The growls show no obvious signs of abating, and while Fed officials still believe inflation will subside, there is growing concern that supply disruptions may last long enough to spur consumers and businesses to expect higher prices. If people think their lifestyle will cost more, they may demand higher pay – and as employers raise wages, they may charge more for their goods to cover the costs, setting off an upward spiral.
Wages are already increasing, although generally too little to fully offset the amount of inflation that has occurred this year. There are notable exceptions to this, including in leisure and hospitality jobs, where wages have accelerated faster than prices.
The Fed targets inflation of 2% on average over time, which it defines using a different but related index, the measure of personal consumption expenditure. This gauge is released more late and has also jumped this year.

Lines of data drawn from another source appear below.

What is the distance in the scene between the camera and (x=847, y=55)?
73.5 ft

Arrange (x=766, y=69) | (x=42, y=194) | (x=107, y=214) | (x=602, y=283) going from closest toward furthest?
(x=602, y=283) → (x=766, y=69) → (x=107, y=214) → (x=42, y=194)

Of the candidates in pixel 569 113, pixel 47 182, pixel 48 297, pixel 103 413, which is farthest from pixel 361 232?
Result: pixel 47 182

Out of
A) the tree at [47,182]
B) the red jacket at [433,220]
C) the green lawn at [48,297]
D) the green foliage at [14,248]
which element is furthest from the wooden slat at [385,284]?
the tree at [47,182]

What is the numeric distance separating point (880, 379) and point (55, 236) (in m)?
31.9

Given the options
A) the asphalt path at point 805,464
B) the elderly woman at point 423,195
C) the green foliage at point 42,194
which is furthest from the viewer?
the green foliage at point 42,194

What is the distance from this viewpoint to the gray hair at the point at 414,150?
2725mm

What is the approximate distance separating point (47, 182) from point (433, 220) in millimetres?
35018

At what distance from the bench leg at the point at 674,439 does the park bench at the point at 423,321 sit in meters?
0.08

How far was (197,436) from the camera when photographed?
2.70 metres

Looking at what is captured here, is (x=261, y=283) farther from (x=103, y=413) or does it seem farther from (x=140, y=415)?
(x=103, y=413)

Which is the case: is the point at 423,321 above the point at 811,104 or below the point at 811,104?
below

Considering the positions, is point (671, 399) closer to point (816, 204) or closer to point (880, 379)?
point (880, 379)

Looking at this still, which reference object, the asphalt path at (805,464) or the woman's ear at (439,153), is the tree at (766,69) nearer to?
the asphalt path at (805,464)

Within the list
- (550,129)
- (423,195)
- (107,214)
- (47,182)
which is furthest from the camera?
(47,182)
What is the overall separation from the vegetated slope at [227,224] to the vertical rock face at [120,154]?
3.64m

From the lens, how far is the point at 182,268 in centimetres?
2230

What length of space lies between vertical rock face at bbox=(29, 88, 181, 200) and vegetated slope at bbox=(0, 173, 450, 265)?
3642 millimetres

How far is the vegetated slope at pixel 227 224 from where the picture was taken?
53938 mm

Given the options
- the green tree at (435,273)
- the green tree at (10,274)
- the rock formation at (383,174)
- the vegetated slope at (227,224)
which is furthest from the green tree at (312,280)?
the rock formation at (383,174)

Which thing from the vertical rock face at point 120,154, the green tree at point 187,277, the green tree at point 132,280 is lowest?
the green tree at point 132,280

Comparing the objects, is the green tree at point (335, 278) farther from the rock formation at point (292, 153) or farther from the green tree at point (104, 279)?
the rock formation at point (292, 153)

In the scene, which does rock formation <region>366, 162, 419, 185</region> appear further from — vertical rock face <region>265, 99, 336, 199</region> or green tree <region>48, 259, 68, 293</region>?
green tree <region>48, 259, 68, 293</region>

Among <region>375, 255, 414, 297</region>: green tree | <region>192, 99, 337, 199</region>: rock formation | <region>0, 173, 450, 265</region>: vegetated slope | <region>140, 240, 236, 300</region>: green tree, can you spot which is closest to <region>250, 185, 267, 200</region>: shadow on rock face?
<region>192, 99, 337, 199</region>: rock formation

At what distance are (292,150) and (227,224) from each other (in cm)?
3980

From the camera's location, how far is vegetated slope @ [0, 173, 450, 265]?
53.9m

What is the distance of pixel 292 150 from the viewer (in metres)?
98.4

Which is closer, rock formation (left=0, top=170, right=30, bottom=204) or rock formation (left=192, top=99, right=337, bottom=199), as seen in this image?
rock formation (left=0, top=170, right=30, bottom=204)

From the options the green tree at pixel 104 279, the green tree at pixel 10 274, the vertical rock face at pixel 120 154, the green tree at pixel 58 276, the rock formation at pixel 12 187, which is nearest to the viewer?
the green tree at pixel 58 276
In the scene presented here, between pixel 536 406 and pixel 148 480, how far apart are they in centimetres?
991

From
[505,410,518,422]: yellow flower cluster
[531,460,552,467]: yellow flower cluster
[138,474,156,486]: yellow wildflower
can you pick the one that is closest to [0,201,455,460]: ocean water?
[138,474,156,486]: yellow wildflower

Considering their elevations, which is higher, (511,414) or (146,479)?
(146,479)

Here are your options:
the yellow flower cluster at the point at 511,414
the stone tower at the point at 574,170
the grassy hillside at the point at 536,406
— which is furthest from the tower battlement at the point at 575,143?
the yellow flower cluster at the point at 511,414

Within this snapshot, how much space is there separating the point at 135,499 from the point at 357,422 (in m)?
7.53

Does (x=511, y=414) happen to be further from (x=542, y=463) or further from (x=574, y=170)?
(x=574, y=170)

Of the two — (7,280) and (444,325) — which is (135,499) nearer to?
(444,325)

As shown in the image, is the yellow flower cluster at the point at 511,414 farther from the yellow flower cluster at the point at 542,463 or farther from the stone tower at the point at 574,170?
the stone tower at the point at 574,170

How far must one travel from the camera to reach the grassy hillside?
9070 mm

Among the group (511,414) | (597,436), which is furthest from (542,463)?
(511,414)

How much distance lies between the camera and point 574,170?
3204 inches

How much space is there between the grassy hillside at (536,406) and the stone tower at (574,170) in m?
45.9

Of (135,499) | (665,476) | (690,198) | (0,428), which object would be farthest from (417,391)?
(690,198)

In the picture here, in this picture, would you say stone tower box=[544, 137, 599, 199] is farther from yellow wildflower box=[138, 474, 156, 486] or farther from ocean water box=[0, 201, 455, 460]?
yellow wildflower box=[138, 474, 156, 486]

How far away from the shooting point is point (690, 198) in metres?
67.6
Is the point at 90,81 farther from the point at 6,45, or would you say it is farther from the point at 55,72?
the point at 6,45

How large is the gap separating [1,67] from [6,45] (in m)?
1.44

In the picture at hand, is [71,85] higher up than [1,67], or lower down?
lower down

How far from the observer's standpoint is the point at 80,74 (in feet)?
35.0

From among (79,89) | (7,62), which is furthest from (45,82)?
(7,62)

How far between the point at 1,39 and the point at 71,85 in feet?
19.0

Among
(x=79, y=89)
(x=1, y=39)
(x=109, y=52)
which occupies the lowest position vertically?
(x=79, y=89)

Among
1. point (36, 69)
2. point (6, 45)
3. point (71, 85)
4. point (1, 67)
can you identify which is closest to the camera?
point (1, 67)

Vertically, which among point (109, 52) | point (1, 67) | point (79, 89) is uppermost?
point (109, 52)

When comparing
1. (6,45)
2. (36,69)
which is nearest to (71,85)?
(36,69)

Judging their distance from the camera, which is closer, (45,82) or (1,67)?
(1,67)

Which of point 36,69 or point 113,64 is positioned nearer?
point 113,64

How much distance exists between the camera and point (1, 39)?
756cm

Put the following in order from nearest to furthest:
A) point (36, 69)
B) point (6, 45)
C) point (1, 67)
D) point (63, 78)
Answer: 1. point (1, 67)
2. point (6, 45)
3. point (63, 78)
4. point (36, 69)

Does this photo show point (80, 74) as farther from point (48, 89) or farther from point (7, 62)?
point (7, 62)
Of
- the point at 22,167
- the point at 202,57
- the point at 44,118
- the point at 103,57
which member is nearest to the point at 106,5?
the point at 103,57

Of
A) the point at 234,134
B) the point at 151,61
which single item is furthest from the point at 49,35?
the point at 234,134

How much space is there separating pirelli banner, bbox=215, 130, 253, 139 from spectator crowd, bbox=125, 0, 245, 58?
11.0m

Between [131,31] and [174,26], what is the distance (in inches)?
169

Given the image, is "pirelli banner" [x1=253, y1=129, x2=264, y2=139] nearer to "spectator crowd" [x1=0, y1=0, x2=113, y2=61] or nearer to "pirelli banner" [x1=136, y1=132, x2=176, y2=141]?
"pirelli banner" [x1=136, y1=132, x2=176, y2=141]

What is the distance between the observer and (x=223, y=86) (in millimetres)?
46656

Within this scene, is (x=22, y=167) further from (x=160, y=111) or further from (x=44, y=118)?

Central bankers have said they are prepared to look beyond the surge in prices because the gains are expected to turn out to be transient, and they expect the long-term trends that have kept inflation at bay. a low level for years dominates over time. But they acknowledged that the rapid price gains lasted longer than expected and expressed their suspicion.
“I believe, like most of my colleagues, that the risks to inflation are on the rise, and I continue to be alert and attentive to the underlying trends in inflation,” said Richard H. Clarida, vice president of the central bank, in a speech. Tuesday.
Fed officials are already planning to cut their $ 120 billion in monthly asset purchases soon, a process often referred to as phase-down and the first step away from crisis politics. The Fed’s more traditional tool, the fed funds rate, stays close to zero and is expected to stay that way for some time.
The fact that the Fed is about to start scaling back could mean it will be more nimble if it has to raise rates to control inflation next year.